Aurelien Meray (Computer Science)

Aurelien Meray (Computer Science)

Aurelien Meray, a DOE Fellow and Ph.D. student in computer science at Florida International University’s Applied Research Center (FIU-ARC) has successfully published a peer-reviewed journal paper in the Environmental Science and Technology (ES&T) Journal. ES&T is a groundbreaking environmental science and technology research journal that publishes rigorous and well-researched articles for a broad and diverse audience of scientists, policymakers, and the general public.
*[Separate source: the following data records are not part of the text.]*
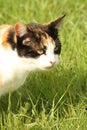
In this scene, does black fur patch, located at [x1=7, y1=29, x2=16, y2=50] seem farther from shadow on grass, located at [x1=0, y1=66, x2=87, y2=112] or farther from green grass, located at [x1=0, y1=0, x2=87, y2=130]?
shadow on grass, located at [x1=0, y1=66, x2=87, y2=112]

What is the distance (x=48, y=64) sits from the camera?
3.14 meters

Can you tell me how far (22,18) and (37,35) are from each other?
165 cm

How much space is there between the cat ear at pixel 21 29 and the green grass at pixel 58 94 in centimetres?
45

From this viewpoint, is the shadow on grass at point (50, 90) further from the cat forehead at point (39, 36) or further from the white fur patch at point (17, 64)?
the cat forehead at point (39, 36)

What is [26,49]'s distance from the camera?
3.19m

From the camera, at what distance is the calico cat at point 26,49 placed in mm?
3162

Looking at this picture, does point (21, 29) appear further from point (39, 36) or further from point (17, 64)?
point (17, 64)

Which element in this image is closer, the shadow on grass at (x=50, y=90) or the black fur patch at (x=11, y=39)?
the black fur patch at (x=11, y=39)

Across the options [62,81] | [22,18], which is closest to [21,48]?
[62,81]

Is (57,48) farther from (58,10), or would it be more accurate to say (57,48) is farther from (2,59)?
(58,10)

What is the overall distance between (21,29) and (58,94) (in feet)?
2.60

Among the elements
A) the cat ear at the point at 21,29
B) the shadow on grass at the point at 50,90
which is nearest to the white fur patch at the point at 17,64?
the cat ear at the point at 21,29

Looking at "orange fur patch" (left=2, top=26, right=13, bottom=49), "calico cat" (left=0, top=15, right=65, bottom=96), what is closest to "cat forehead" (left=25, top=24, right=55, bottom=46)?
"calico cat" (left=0, top=15, right=65, bottom=96)

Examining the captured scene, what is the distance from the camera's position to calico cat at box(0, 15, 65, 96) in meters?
3.16
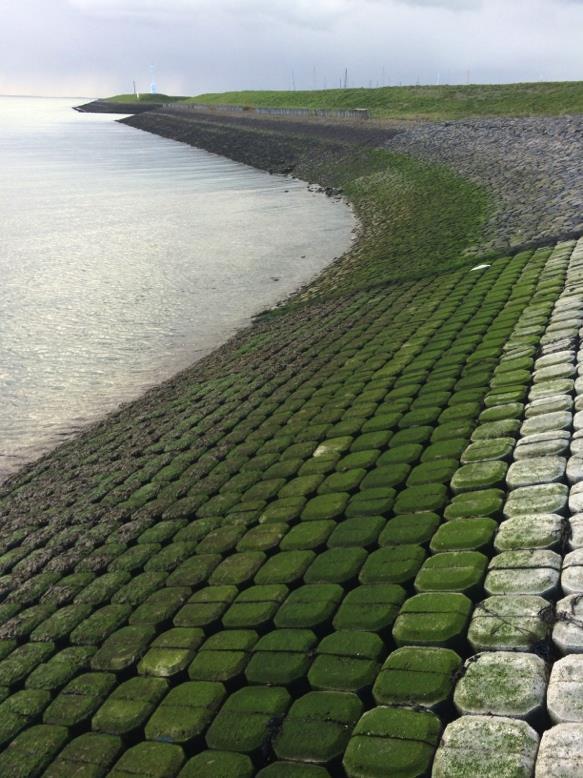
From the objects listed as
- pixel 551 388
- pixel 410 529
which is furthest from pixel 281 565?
pixel 551 388

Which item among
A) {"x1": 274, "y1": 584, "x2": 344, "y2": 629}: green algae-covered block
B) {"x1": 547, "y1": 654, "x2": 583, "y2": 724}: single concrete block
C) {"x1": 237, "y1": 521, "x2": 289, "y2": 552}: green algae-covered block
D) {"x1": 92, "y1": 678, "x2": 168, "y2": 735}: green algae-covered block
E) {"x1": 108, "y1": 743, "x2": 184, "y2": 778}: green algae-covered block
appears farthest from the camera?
{"x1": 237, "y1": 521, "x2": 289, "y2": 552}: green algae-covered block

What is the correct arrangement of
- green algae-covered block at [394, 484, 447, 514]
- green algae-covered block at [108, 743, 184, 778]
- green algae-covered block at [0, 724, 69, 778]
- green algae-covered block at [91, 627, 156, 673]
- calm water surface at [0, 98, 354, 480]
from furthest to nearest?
calm water surface at [0, 98, 354, 480], green algae-covered block at [394, 484, 447, 514], green algae-covered block at [91, 627, 156, 673], green algae-covered block at [0, 724, 69, 778], green algae-covered block at [108, 743, 184, 778]

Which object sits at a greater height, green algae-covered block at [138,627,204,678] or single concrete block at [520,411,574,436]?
single concrete block at [520,411,574,436]

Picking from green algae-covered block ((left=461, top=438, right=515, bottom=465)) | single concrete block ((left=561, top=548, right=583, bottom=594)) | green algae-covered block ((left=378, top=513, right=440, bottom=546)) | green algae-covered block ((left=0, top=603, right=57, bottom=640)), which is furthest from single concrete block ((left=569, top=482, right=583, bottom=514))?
green algae-covered block ((left=0, top=603, right=57, bottom=640))

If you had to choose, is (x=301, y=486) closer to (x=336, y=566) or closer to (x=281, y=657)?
(x=336, y=566)

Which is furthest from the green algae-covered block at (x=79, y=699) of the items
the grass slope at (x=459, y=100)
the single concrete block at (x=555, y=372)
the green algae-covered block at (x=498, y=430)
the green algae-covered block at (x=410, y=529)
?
the grass slope at (x=459, y=100)

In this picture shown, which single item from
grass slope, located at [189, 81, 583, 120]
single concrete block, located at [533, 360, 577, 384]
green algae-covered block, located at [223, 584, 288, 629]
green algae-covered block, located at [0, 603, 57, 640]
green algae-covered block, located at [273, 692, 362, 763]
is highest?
grass slope, located at [189, 81, 583, 120]

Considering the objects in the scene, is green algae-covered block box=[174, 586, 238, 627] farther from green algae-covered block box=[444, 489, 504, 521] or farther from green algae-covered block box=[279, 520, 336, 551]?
green algae-covered block box=[444, 489, 504, 521]

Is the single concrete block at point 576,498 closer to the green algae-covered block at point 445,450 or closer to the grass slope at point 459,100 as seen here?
the green algae-covered block at point 445,450
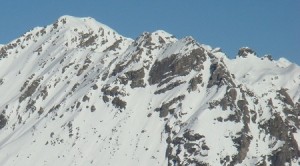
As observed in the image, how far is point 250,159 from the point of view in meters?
184

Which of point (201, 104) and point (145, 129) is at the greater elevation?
point (201, 104)

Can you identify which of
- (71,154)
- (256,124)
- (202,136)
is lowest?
(71,154)

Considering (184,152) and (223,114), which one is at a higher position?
(223,114)

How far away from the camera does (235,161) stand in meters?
182

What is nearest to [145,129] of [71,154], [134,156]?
[134,156]

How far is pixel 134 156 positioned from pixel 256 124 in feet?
120

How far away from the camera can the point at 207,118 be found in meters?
192

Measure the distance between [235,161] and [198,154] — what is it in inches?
400

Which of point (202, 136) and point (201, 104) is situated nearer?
point (202, 136)

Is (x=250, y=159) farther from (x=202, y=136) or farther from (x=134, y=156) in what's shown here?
(x=134, y=156)

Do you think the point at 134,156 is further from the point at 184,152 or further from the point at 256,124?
the point at 256,124

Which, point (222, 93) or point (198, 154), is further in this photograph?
point (222, 93)

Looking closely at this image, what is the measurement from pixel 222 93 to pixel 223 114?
7987mm

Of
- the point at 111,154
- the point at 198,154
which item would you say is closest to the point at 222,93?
the point at 198,154
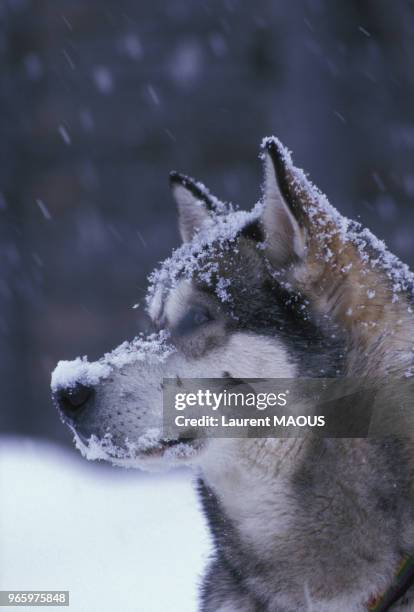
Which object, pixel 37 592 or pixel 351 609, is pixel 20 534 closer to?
pixel 37 592

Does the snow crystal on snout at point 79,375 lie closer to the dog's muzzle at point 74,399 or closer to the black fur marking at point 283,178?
the dog's muzzle at point 74,399

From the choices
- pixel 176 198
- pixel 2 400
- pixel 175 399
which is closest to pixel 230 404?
pixel 175 399

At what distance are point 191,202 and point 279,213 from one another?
61cm

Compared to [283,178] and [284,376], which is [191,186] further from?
[284,376]

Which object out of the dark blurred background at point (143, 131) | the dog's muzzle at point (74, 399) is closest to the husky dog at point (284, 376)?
the dog's muzzle at point (74, 399)

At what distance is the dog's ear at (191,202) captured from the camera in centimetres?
245

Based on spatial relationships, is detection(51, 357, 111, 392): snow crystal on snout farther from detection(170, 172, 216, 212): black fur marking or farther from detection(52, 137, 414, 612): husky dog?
detection(170, 172, 216, 212): black fur marking

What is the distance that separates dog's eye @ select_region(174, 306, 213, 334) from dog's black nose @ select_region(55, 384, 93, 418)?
13.0 inches

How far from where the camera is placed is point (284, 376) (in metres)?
1.89

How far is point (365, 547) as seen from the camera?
1.75m

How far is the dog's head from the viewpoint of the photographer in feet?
6.18

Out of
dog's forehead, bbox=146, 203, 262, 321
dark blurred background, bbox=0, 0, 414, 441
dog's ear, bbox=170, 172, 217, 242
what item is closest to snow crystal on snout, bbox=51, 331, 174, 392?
dog's forehead, bbox=146, 203, 262, 321

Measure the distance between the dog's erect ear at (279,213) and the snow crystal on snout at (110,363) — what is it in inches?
17.3

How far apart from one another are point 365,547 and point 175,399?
65 centimetres
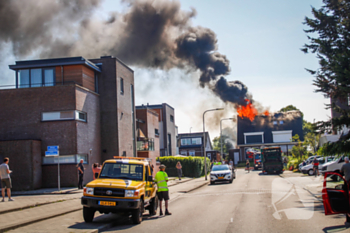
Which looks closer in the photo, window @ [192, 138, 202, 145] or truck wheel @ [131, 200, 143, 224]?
truck wheel @ [131, 200, 143, 224]

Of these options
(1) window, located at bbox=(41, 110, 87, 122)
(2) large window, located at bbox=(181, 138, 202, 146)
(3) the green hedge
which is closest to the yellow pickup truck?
(1) window, located at bbox=(41, 110, 87, 122)

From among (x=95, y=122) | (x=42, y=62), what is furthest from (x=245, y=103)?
(x=42, y=62)

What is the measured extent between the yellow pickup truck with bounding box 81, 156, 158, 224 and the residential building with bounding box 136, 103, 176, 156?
4001 centimetres

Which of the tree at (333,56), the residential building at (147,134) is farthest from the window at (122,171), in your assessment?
the residential building at (147,134)

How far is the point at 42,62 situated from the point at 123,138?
28.8 ft

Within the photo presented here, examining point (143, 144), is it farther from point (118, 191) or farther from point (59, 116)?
point (118, 191)

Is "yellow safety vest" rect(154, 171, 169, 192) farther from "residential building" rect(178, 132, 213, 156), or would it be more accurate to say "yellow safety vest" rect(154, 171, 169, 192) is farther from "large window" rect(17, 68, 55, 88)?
"residential building" rect(178, 132, 213, 156)

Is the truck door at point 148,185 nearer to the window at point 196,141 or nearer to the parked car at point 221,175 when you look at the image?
the parked car at point 221,175

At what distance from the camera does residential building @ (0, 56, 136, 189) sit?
22.0 metres

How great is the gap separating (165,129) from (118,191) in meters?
42.4

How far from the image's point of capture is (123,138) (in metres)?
30.2

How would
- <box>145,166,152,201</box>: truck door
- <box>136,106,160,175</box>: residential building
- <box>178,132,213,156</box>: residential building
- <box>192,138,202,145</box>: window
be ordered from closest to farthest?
<box>145,166,152,201</box>: truck door, <box>136,106,160,175</box>: residential building, <box>178,132,213,156</box>: residential building, <box>192,138,202,145</box>: window

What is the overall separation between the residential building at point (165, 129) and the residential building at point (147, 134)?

The paper titled “PyLEnM: A Machine Learning Framework for Long-Term Groundwater Contamination Monitoring Strategies”, was authored by Aurelien Meray along with Savannah Sturla, Masudur R. Siddiquee, Rebecca Serata, Sebastian Uhlemann, Hansell Gonzalez-Raymat, Miles Denham, Himanshu Upadhyay, Leonel E. Lagos, Carol Eddy-Dilek, and Haruko M. Wainwright, a team of scientists from Florida International University, University of California Berkeley, Lawrence Berkeley National Laboratory, Savannah River National Laboratory, and Massachusetts Institute of Technology.

The paper highlights mainly the development of a Python package called PyLEnM (Python for Long-term Environmental Monitoring) that has a complete set of machine learning (ML) functions for long-term groundwater contamination monitoring. Among the most significant ML innovations are:

  • Time series clustering to identify groups of wells with similar groundwater dynamics and to guide spatial interpolation and well optimization.
  • Evaluating several regression models for spatial interpolation, with automated model selection and parameter tweaking.
  • A proxy-based spatial interpolation technique using spatial data layers or in situ measurable variables to predict contaminant concentrations and groundwater levels.
  • A well optimization approach to identify the most effective subset of wells for long-term monitoring.